El Guapito se encogió de hombros.

—¿Y convinisteis ese precio?

—No regateó. Dijo que lo haríamos en el cementerio de Warriston.

—¿Tú no le preguntaste por qué?

—Yo sabía que aquel lugar le gustaba. Quedamos muy temprano en su casa y fuimos en su coche. Para él era como un día cualquiera, salvo que no hacía más que darme las gracias por mi entereza.

—Continúa —dijo Rebus.

—Pues no hay mucho más que contar. Se pasó el nudo corredizo por el cuello y me dijo que tirase de la cuerda. Yo intenté disuadirle pero el cabrón estaba decidido. ¿Verdad que no es asesinato? La eutanasia es legal en muchos países.

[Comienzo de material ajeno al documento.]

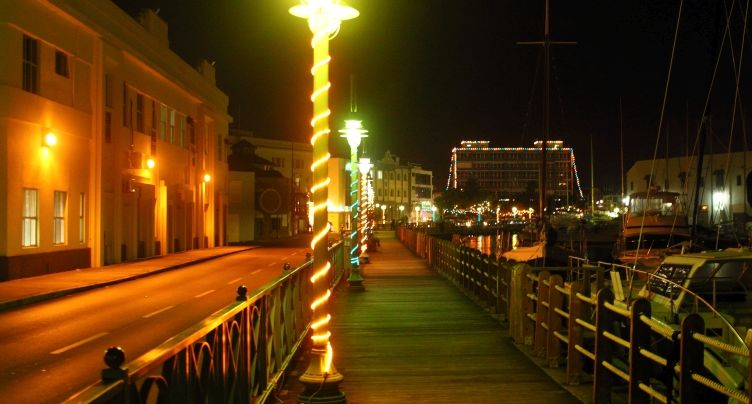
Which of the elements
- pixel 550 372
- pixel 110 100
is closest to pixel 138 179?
pixel 110 100

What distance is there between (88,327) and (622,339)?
11.7 m

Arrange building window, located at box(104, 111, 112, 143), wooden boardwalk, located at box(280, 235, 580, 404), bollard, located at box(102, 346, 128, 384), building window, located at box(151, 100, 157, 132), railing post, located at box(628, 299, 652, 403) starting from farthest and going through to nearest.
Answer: building window, located at box(151, 100, 157, 132), building window, located at box(104, 111, 112, 143), wooden boardwalk, located at box(280, 235, 580, 404), railing post, located at box(628, 299, 652, 403), bollard, located at box(102, 346, 128, 384)

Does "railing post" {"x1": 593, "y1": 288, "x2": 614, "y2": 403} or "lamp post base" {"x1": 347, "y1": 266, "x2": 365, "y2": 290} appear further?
"lamp post base" {"x1": 347, "y1": 266, "x2": 365, "y2": 290}

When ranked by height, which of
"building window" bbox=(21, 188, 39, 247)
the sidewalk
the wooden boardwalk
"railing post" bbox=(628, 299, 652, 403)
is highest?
"building window" bbox=(21, 188, 39, 247)

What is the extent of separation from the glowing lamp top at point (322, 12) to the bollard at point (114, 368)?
5.63 meters

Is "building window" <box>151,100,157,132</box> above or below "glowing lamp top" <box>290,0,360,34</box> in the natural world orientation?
above

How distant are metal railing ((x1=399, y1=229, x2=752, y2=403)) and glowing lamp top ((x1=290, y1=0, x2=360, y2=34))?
4053 millimetres

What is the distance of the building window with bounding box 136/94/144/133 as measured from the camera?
4066cm

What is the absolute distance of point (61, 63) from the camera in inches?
1205

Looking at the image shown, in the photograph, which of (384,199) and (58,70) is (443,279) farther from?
(384,199)

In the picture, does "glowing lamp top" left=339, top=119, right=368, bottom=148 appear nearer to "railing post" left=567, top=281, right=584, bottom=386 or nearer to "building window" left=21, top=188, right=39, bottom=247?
"building window" left=21, top=188, right=39, bottom=247

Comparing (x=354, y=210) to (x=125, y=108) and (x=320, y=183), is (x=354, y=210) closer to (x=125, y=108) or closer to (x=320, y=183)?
(x=125, y=108)

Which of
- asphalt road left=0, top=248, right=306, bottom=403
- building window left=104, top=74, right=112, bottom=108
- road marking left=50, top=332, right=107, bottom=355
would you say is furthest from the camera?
building window left=104, top=74, right=112, bottom=108

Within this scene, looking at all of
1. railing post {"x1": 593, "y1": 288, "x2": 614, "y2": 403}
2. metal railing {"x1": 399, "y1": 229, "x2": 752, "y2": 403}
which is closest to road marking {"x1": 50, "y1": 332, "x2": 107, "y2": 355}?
metal railing {"x1": 399, "y1": 229, "x2": 752, "y2": 403}
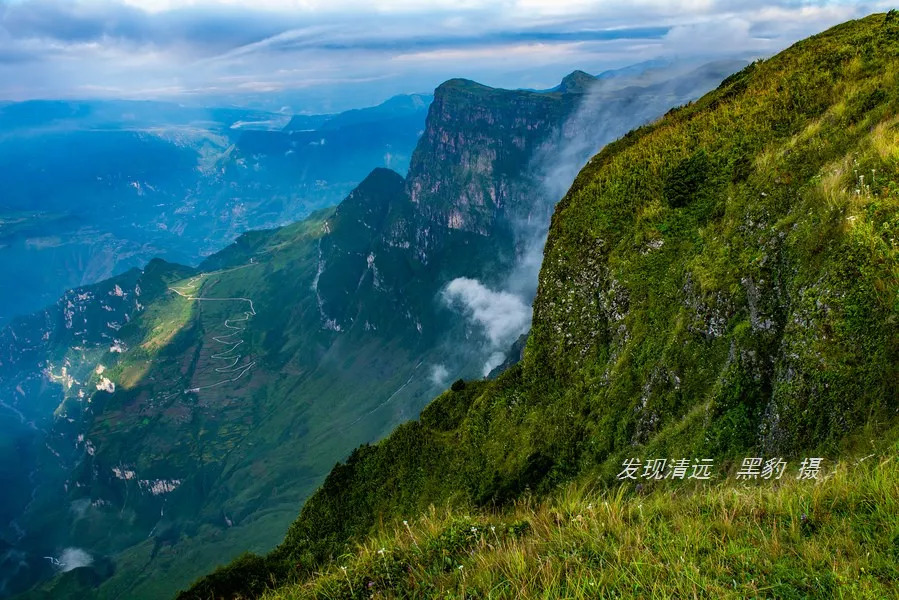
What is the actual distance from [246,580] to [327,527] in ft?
62.1

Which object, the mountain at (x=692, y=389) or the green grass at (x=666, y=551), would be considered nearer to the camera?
the green grass at (x=666, y=551)

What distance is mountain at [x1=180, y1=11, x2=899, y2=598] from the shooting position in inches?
199

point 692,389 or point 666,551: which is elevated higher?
point 666,551

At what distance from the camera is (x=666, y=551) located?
489cm

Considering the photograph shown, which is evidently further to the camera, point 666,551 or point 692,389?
point 692,389

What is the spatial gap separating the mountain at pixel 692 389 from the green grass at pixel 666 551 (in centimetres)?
3

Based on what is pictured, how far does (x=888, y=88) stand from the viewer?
56.3 ft

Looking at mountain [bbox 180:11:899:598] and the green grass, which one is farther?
mountain [bbox 180:11:899:598]

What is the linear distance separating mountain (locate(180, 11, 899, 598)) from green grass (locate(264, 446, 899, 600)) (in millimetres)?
29

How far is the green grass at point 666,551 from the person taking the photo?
168 inches

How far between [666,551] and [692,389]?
13.7 meters

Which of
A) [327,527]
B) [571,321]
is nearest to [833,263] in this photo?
[571,321]

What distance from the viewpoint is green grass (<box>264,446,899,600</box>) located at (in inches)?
168

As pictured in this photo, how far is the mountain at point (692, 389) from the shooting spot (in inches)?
199
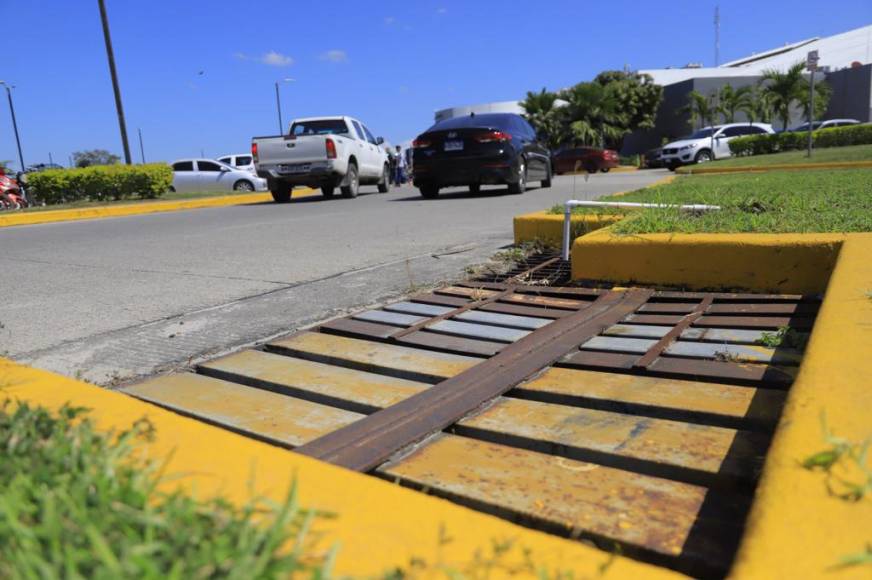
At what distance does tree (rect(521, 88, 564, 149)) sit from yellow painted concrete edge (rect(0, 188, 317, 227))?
33216 mm

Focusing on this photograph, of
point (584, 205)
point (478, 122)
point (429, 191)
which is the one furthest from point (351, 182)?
point (584, 205)

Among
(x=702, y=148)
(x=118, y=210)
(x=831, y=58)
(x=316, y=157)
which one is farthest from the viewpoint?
(x=831, y=58)

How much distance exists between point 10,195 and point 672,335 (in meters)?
19.8

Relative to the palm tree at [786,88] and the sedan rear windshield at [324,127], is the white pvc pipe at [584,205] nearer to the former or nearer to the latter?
the sedan rear windshield at [324,127]

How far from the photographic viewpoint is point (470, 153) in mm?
12289

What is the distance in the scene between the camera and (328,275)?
16.8 ft

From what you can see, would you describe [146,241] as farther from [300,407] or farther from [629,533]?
[629,533]

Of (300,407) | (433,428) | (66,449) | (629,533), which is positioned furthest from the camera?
(300,407)

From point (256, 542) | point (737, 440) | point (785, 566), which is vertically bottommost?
point (737, 440)

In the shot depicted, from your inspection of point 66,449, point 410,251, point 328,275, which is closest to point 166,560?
point 66,449

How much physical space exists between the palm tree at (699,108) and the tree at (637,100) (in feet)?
14.6

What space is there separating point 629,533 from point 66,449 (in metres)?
1.15

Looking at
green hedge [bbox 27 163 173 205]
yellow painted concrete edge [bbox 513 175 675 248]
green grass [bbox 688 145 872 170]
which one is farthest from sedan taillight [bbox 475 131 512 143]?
green hedge [bbox 27 163 173 205]

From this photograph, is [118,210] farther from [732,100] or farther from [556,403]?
[732,100]
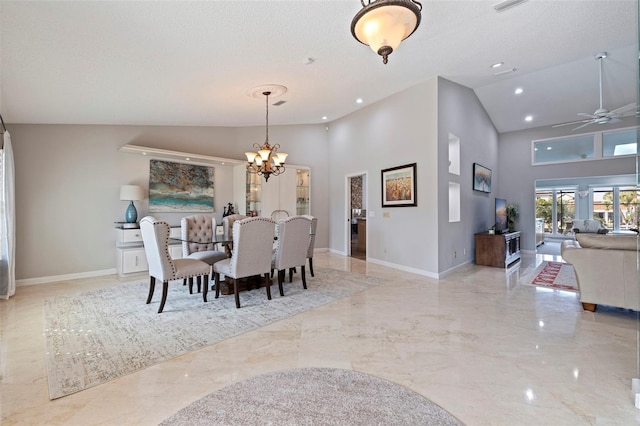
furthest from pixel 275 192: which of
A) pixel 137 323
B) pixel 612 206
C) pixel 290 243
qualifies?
pixel 612 206

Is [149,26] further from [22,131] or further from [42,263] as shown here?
[42,263]

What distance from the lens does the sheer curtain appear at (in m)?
3.58

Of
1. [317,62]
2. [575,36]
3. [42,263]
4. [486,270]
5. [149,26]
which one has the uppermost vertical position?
[575,36]

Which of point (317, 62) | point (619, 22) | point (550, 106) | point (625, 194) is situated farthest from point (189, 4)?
point (625, 194)

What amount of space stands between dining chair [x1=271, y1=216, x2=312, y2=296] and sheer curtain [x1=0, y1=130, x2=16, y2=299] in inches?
136

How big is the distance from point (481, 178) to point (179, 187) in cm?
676

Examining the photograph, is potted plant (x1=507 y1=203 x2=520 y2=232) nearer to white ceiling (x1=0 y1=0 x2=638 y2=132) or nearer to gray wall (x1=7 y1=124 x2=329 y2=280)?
white ceiling (x1=0 y1=0 x2=638 y2=132)

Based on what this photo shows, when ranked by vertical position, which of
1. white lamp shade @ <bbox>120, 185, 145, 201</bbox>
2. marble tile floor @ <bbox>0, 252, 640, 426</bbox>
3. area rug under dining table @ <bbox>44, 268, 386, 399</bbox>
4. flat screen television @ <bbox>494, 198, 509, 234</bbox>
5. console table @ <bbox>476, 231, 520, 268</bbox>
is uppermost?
white lamp shade @ <bbox>120, 185, 145, 201</bbox>

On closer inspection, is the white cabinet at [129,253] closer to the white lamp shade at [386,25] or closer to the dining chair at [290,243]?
the dining chair at [290,243]

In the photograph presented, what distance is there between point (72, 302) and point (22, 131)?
2.95m

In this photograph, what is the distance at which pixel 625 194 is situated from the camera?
8.77 meters

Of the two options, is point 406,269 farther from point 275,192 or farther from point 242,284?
point 275,192

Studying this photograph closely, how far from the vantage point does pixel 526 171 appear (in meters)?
7.79

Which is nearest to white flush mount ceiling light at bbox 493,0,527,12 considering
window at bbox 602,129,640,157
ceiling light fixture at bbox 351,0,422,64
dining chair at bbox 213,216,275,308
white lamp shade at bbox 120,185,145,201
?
ceiling light fixture at bbox 351,0,422,64
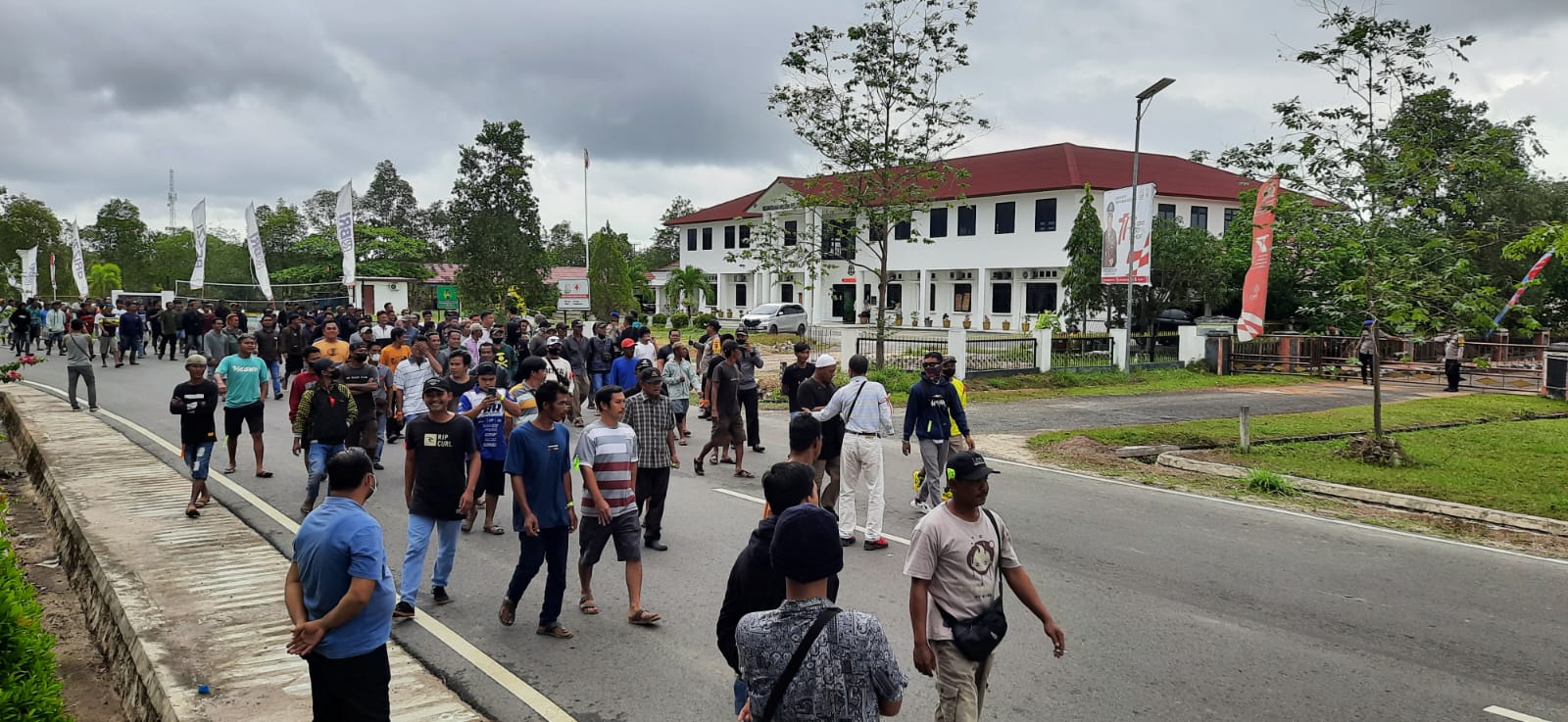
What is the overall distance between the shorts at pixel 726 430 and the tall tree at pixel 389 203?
81077mm

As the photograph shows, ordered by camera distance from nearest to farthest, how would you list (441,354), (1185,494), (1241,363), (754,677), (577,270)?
(754,677) < (1185,494) < (441,354) < (1241,363) < (577,270)

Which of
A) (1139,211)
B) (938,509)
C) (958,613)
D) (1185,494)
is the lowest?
(1185,494)

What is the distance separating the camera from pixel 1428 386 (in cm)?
2594

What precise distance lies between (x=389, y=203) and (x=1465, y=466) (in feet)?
286

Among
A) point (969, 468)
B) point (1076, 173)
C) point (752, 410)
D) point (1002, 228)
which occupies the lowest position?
point (752, 410)

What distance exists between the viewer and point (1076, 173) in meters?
42.8

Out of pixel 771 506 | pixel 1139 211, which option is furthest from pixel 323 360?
pixel 1139 211

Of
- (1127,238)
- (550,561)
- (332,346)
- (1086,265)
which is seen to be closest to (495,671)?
(550,561)

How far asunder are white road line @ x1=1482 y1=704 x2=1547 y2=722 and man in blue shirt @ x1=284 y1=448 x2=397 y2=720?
5829 millimetres

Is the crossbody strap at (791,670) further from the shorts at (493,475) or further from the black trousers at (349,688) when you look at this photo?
the shorts at (493,475)

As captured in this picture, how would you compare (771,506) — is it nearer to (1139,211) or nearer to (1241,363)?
(1139,211)

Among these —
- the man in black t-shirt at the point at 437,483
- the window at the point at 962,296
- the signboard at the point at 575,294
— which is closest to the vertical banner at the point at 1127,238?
the window at the point at 962,296

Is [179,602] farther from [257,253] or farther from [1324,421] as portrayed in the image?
[257,253]

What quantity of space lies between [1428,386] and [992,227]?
70.7 feet
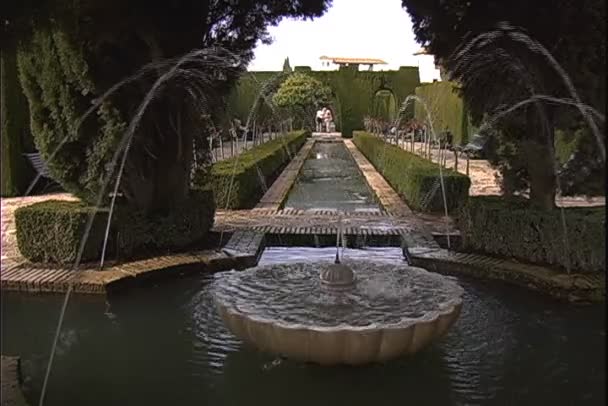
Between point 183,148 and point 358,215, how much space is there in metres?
2.77

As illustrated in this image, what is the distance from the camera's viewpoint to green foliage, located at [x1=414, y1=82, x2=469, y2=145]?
63.2 ft

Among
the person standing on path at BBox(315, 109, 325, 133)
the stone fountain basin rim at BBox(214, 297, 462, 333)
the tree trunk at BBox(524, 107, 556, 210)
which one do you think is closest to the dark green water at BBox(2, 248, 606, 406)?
the stone fountain basin rim at BBox(214, 297, 462, 333)

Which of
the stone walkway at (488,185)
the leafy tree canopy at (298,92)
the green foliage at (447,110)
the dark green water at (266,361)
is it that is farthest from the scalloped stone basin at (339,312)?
the leafy tree canopy at (298,92)

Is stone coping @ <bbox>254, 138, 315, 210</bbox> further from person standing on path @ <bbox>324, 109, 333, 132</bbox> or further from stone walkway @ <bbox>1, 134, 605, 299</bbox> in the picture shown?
person standing on path @ <bbox>324, 109, 333, 132</bbox>

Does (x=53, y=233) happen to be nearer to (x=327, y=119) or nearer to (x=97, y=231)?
(x=97, y=231)

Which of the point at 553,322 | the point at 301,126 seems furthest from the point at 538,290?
the point at 301,126

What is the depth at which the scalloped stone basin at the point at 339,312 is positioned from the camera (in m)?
3.18

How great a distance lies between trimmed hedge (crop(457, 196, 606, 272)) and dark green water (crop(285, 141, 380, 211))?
3.15 m

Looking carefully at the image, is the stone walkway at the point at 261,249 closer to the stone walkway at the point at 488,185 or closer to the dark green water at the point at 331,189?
the stone walkway at the point at 488,185

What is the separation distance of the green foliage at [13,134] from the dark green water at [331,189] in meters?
4.23

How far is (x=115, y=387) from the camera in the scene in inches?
135

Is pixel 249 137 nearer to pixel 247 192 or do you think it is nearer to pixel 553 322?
pixel 247 192

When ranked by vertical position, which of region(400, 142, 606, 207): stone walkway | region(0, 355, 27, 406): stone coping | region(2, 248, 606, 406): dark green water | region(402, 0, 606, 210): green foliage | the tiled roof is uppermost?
the tiled roof

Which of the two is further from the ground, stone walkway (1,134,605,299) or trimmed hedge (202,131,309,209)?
trimmed hedge (202,131,309,209)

—¿Por qué tenía un golpe en la cabeza?

—Porque pesaba más de lo que yo creí y al primer tirón se me fue la cuerda de las manos y cayó al suelo.

Bobby Hogan carraspeó.

—Brian, ¿dijo algo… antes de morir?

—¿Unas palabras para la posteridad? —El Guapito negó con la cabeza—. Lo único que dijo fue «gracias». Pobre hombre. Ah, dejó todo esto por escrito.

—¿Cómo?

—Lo de mi ayuda. Era como una garantía en caso de que llegara a establecerse algún tipo de relación entre nosotros dos. En la carta dice que él mismo me suplicó que le ayudara pagándome por ello.

—¿Dónde está esa carta?

—En una caja fuerte. Puedo dársela.

Rebus asintió con la cabeza y estiró la espalda.

—¿Hablasteis alguna vez de Villefranche?

—No mucho; más que nada del acoso de la prensa y de la tele y de que sus amistades le rehuían…

—¿Pero de la matanza en sí, no?

El Guapito negó con la cabeza.

—¿Sabe qué? Aunque me lo hubiera contado no se lo diría.

Rebus dio unos golpecitos en la mesa con el bolígrafo. Sabía que aquello ponía fin definitivamente al caso Lintz. Se había aclarado la muerte del anciano y les constaba que había llegado al país a través de la Ruta de Ratas, pero jamás sabrían si era o no Josef Linzstek. Las pruebas eran abrumadoras, pero también lo era la evidencia de que Lintz había sido acorralado hasta la muerte. Cuando surgieron las acusaciones fue cuando comenzó a poner la soga al cuello de las prostitutas.

Hogan cruzó una mirada con Rebus y se encogió de hombros como diciendo: ¿qué más da? Rebus asintió con la cabeza. Parte de su ser deseaba hacer una pausa, pero ahora que El Guapito estaba cantando era importante mantener la presión.

—Gracias, señor Summers. Volveremos al señor Lintz si hicieran falta más preguntas. Háblenos ahora de la relación entre Tommy Telford y Jake Tarawicz.

El Guapito se rebulló en la silla para acomodarse.

—Eso será largo —dijo.

—Tómese el tiempo que quiera —dijo Rebus.